The deliberately central irony of ‘The Antipodes’ is that while its characters are obsessed with telling stories, it remains entirely unclear what is happening here. Is this real? Are they trying to write a TV show? Start a religious cult? Are they dead? Divine? Living in a post-apocalyptic world? Dunno. But it is made up of endless smaller tales, some creepy, some bathetic, some profound, some upsetting, many all of them at once.
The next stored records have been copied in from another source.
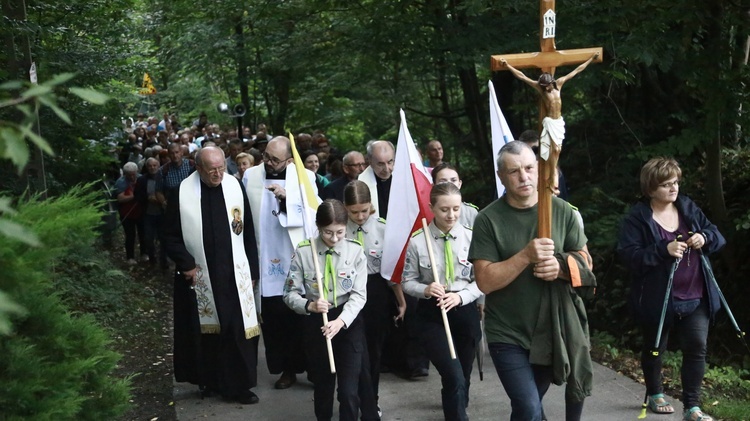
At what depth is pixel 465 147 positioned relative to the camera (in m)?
18.1

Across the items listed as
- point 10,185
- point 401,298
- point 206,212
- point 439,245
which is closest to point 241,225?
point 206,212

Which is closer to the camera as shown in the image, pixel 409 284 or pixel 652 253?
pixel 652 253

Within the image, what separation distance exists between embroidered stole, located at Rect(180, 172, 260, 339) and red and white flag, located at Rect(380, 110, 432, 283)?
1292 millimetres

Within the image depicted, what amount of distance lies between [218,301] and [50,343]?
11.2 ft

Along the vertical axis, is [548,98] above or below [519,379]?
above

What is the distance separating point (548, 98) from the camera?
520 cm

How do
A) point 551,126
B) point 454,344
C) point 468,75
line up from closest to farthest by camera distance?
1. point 551,126
2. point 454,344
3. point 468,75

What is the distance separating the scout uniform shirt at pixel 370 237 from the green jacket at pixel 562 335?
2.73 m

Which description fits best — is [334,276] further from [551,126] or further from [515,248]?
Result: [551,126]

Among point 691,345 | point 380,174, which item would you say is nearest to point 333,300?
point 380,174

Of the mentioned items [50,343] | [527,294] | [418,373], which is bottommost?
[418,373]

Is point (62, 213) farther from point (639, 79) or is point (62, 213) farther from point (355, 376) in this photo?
point (639, 79)

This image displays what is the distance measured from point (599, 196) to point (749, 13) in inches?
137

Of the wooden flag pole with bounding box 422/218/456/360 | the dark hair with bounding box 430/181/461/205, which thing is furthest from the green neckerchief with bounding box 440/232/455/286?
the dark hair with bounding box 430/181/461/205
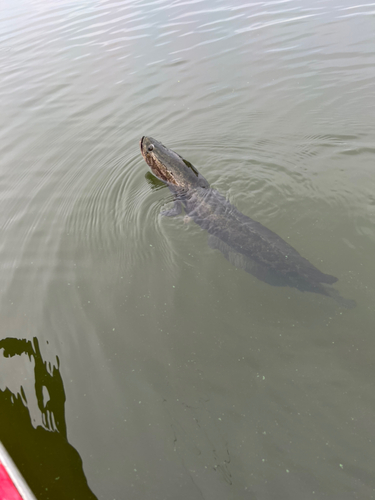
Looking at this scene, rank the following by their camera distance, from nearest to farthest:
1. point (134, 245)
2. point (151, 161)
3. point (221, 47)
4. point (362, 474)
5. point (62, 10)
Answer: point (362, 474) < point (134, 245) < point (151, 161) < point (221, 47) < point (62, 10)

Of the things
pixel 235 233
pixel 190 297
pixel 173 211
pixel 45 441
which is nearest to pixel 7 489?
pixel 45 441

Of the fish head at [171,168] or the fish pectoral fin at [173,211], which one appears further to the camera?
the fish head at [171,168]

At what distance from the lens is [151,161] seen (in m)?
6.21

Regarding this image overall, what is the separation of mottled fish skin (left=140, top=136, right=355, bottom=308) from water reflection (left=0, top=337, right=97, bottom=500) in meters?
2.64

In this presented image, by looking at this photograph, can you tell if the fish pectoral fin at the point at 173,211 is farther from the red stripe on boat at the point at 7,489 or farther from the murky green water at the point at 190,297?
the red stripe on boat at the point at 7,489

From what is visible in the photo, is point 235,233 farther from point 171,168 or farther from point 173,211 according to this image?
point 171,168

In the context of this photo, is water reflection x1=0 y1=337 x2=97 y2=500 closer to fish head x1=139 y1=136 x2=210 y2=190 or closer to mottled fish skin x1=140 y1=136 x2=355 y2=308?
mottled fish skin x1=140 y1=136 x2=355 y2=308

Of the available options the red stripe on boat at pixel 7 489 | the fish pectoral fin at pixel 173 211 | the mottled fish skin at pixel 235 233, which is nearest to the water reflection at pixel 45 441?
the red stripe on boat at pixel 7 489

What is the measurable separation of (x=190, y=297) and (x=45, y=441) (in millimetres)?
2129

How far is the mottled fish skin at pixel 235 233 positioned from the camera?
4090mm

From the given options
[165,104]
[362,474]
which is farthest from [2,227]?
[362,474]

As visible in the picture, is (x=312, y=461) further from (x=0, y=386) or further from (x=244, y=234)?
(x=0, y=386)

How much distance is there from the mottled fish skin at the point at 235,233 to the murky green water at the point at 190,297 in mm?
166

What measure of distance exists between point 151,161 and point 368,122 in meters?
4.28
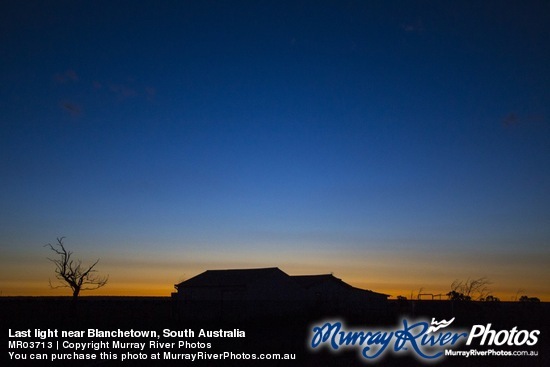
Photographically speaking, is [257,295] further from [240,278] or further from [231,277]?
[231,277]

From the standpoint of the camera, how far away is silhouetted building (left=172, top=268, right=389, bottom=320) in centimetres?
4262

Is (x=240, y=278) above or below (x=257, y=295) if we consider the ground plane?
above

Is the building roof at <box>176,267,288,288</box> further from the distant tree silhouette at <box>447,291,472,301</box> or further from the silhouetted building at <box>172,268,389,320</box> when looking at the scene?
the distant tree silhouette at <box>447,291,472,301</box>

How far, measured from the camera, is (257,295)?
43.7 meters

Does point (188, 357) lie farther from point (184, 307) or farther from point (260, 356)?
point (184, 307)

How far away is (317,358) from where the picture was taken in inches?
827

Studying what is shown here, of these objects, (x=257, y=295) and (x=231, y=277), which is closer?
(x=257, y=295)

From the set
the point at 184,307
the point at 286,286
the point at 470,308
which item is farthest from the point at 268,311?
the point at 470,308

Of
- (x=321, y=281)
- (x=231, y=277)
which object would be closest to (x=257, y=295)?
(x=231, y=277)

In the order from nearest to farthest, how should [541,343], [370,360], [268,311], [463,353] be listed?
[370,360]
[463,353]
[541,343]
[268,311]

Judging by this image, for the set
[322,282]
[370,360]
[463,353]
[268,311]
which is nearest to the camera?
[370,360]

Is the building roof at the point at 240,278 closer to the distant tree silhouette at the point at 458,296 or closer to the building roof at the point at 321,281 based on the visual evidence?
the building roof at the point at 321,281

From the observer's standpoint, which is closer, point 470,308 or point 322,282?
point 470,308

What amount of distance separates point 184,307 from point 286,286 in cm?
1025
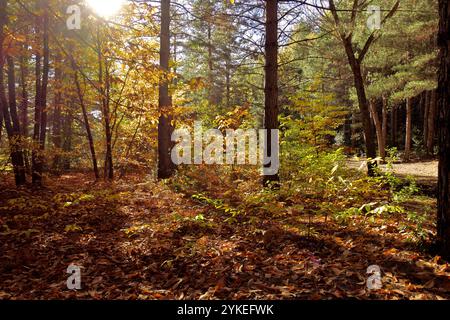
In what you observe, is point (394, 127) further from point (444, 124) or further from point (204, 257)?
point (204, 257)

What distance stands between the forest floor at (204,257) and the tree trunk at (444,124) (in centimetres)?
48

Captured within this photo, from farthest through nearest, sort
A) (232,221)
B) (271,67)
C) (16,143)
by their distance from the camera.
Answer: (16,143) → (271,67) → (232,221)

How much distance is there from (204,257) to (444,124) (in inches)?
130

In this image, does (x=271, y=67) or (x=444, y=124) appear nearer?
(x=444, y=124)

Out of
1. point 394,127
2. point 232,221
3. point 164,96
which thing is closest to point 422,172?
point 164,96

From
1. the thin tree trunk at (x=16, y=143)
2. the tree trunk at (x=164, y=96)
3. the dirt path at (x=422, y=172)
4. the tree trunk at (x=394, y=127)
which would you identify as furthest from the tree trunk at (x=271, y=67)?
the tree trunk at (x=394, y=127)

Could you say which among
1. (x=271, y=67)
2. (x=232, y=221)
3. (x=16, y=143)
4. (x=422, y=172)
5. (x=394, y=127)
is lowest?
(x=232, y=221)

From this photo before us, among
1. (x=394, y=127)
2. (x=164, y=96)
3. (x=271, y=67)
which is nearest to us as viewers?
(x=271, y=67)

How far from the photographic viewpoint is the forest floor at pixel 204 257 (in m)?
3.30

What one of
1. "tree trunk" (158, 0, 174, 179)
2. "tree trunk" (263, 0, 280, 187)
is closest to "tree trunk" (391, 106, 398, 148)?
"tree trunk" (158, 0, 174, 179)

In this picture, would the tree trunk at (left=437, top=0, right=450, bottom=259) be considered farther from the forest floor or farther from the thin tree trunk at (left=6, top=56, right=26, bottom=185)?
the thin tree trunk at (left=6, top=56, right=26, bottom=185)

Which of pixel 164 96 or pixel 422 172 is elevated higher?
pixel 164 96

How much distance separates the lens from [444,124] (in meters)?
3.47

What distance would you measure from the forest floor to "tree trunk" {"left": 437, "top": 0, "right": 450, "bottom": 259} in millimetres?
476
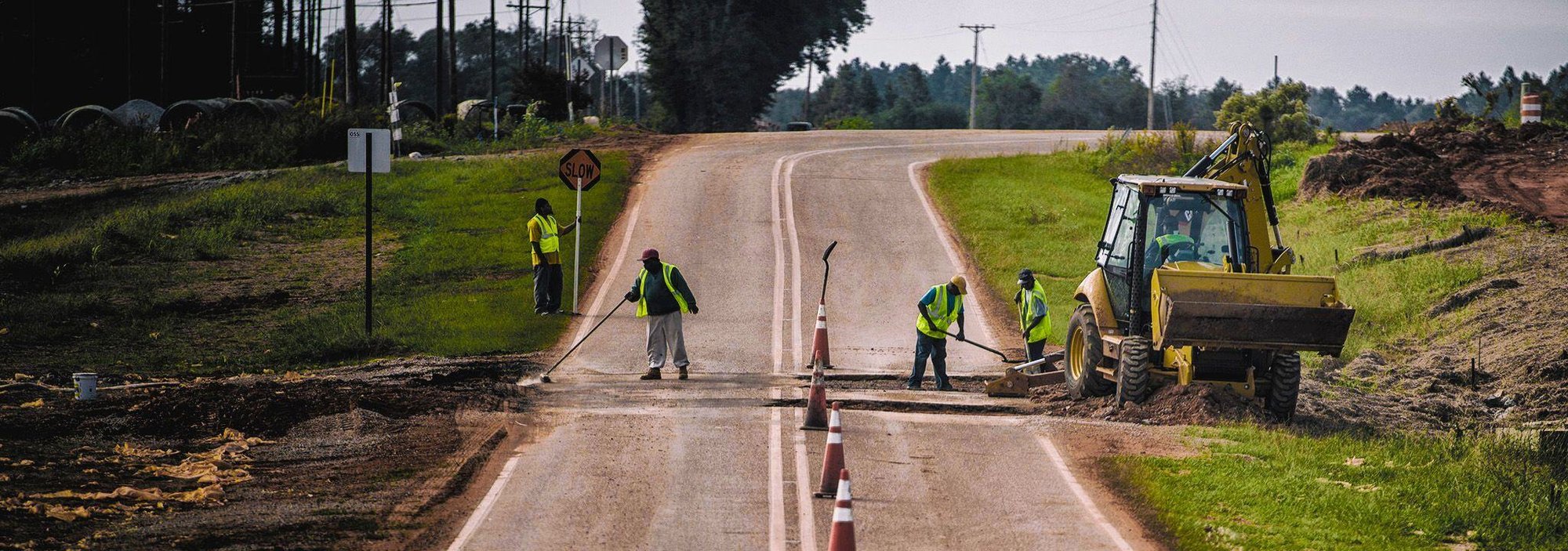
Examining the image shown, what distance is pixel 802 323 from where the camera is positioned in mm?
22188

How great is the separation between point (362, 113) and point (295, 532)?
122ft

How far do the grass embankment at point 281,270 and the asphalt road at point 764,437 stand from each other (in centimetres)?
222

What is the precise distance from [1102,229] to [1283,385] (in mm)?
16965

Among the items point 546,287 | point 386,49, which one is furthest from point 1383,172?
point 386,49

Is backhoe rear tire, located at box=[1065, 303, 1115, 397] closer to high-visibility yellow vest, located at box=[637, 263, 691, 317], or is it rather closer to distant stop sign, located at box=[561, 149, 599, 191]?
high-visibility yellow vest, located at box=[637, 263, 691, 317]

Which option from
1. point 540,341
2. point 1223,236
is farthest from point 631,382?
point 1223,236

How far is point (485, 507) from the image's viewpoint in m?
11.2

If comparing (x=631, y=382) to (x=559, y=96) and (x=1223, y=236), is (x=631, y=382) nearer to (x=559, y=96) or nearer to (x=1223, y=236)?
(x=1223, y=236)

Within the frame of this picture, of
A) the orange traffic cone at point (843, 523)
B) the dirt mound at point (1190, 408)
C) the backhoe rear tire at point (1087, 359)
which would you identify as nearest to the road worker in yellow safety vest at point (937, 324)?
the backhoe rear tire at point (1087, 359)

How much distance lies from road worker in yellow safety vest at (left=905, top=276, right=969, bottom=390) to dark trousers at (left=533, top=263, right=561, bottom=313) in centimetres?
755

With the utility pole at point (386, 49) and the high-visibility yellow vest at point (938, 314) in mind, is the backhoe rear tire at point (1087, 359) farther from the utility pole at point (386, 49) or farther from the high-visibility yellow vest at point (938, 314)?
the utility pole at point (386, 49)

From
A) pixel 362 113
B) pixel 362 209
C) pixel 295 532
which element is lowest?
pixel 295 532

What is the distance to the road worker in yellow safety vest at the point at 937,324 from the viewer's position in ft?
56.4

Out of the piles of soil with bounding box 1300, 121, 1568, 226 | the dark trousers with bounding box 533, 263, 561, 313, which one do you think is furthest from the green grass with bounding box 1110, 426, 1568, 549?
the piles of soil with bounding box 1300, 121, 1568, 226
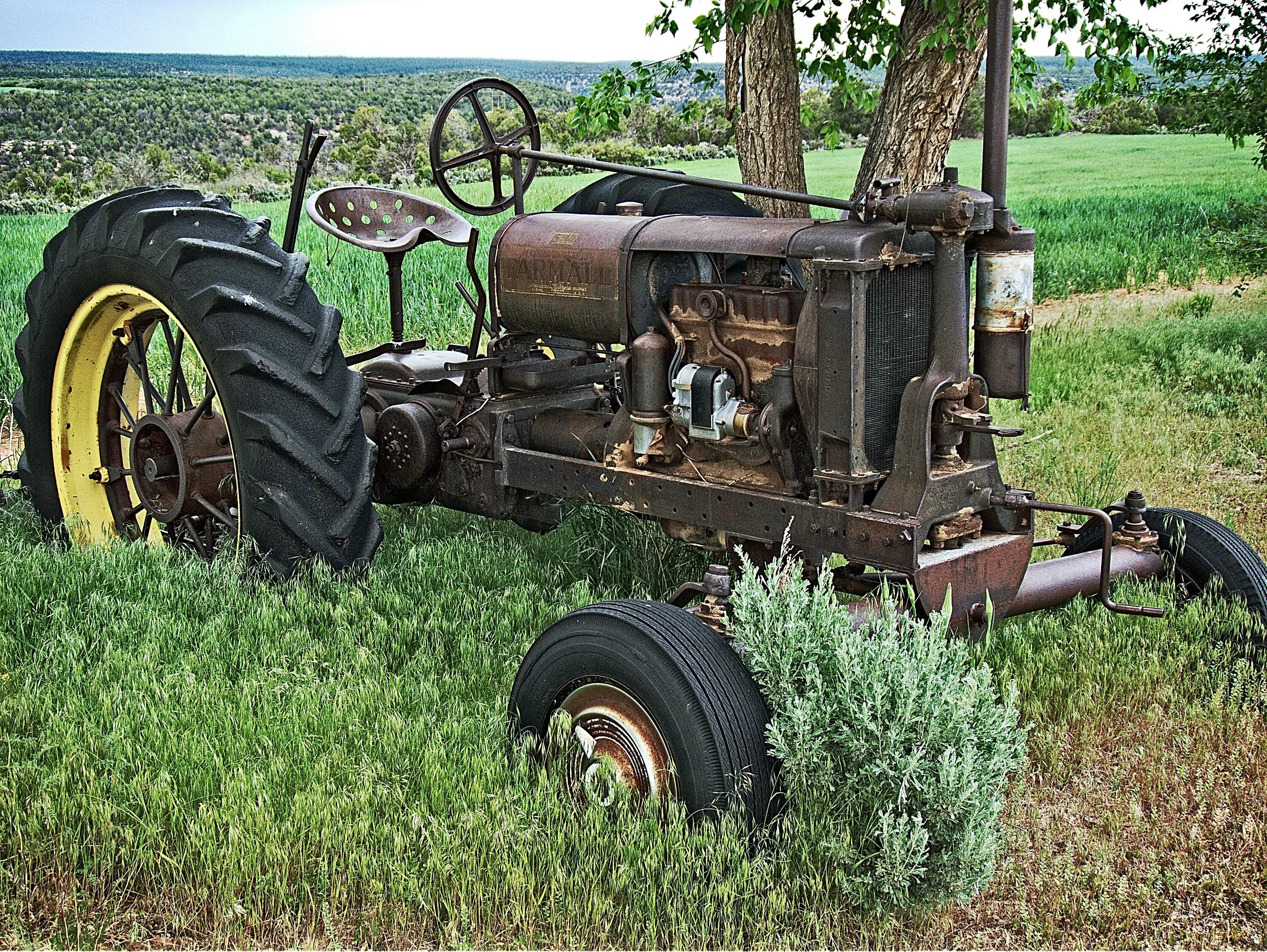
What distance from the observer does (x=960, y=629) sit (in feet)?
11.8

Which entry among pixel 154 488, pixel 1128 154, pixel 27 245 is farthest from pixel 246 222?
pixel 1128 154

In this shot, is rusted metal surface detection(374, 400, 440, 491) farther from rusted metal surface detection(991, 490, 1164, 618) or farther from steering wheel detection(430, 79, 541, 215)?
rusted metal surface detection(991, 490, 1164, 618)

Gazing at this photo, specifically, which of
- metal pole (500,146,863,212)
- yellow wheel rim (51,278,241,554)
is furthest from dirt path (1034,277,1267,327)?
yellow wheel rim (51,278,241,554)

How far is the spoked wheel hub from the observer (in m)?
4.62

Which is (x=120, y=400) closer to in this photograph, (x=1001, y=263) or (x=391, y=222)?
(x=391, y=222)

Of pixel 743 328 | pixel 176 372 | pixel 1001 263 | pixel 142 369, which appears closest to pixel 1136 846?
pixel 1001 263

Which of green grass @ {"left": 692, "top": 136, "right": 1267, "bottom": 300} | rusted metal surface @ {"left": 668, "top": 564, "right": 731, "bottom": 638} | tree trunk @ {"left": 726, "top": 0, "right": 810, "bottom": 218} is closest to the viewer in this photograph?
rusted metal surface @ {"left": 668, "top": 564, "right": 731, "bottom": 638}

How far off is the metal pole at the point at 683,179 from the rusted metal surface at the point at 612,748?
1599 millimetres

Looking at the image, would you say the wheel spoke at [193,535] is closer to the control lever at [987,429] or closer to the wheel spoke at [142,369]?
the wheel spoke at [142,369]

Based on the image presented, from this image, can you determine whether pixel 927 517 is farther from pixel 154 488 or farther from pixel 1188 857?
pixel 154 488

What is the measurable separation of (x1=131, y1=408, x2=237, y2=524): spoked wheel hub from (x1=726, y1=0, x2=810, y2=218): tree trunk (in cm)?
366

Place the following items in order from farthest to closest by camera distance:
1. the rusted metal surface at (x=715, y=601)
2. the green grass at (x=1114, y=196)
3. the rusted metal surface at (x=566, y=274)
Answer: the green grass at (x=1114, y=196), the rusted metal surface at (x=566, y=274), the rusted metal surface at (x=715, y=601)

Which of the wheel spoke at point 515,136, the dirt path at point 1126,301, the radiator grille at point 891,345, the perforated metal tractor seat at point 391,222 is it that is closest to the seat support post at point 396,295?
the perforated metal tractor seat at point 391,222

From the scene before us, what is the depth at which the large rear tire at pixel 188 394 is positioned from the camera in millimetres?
4270
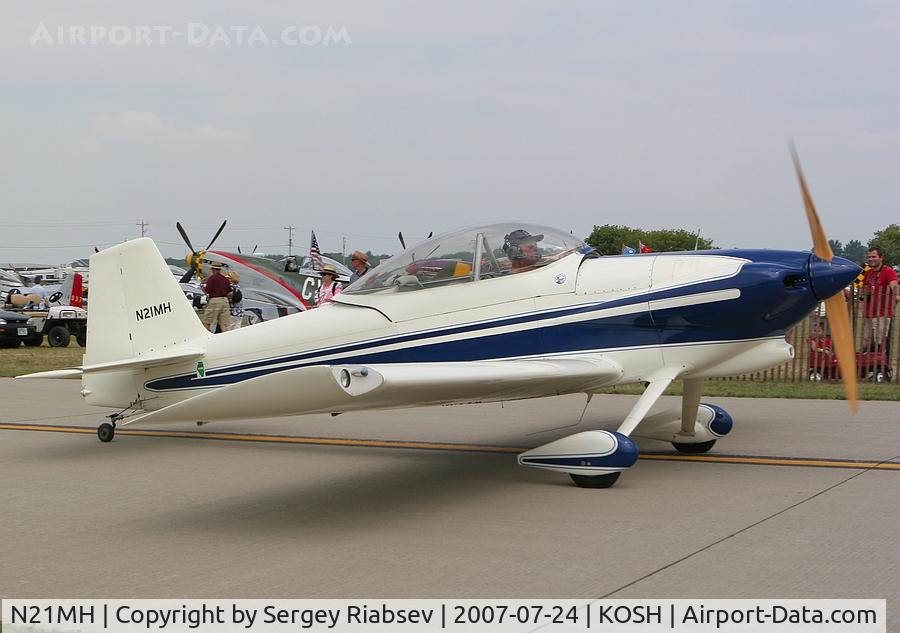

Stuart McQuarrie is haunting as Danny M2, whose superficially feeble yarn about some chickens is ineffably disturbing; conversely, Doel’s Sarah rattles off a macabre, impossible story from her childhood with a breezy enthusiasm that renders it hilarious.
If ‘The Antipodes’ is concerned with any one thing, I suppose it’s the porous, malleable, subjective nature of reality, how what we call ‘real’ is simply a reflection of what we believe. But, you know, it’s also a good laugh. And it’s blessed with a truly remarkable cast: Arthur Darvill is great as the arrogant but strangely damaged Dave; Matt Bardock is very entertaining as crassly blokey Danny M1 (there are two Danny Ms, hence the numbering); Fisayo Akinade provides a thoughtful, sensitive note as Adam; although always on stage, Hadley Fraser has a near-cameo as the outsiderish Josh, a man whose interjections are largely limited to his weird perception of time.
Baker and Lamford direct beautifully, creating a sort of dreamy deadpan or strangely filtered reality. There are a couple of supernatural moments that would seem to push it into magical realism, but it’s never quite explicit. It is the world reflected back at us, but all skew-whiff.
Ultimately ‘The Antipodes’ is an existential drama about how objective reality is a sham, that is also a pretty funny comedy about some dudes in a pitching meeting. In between those poles, it crams in whole worlds.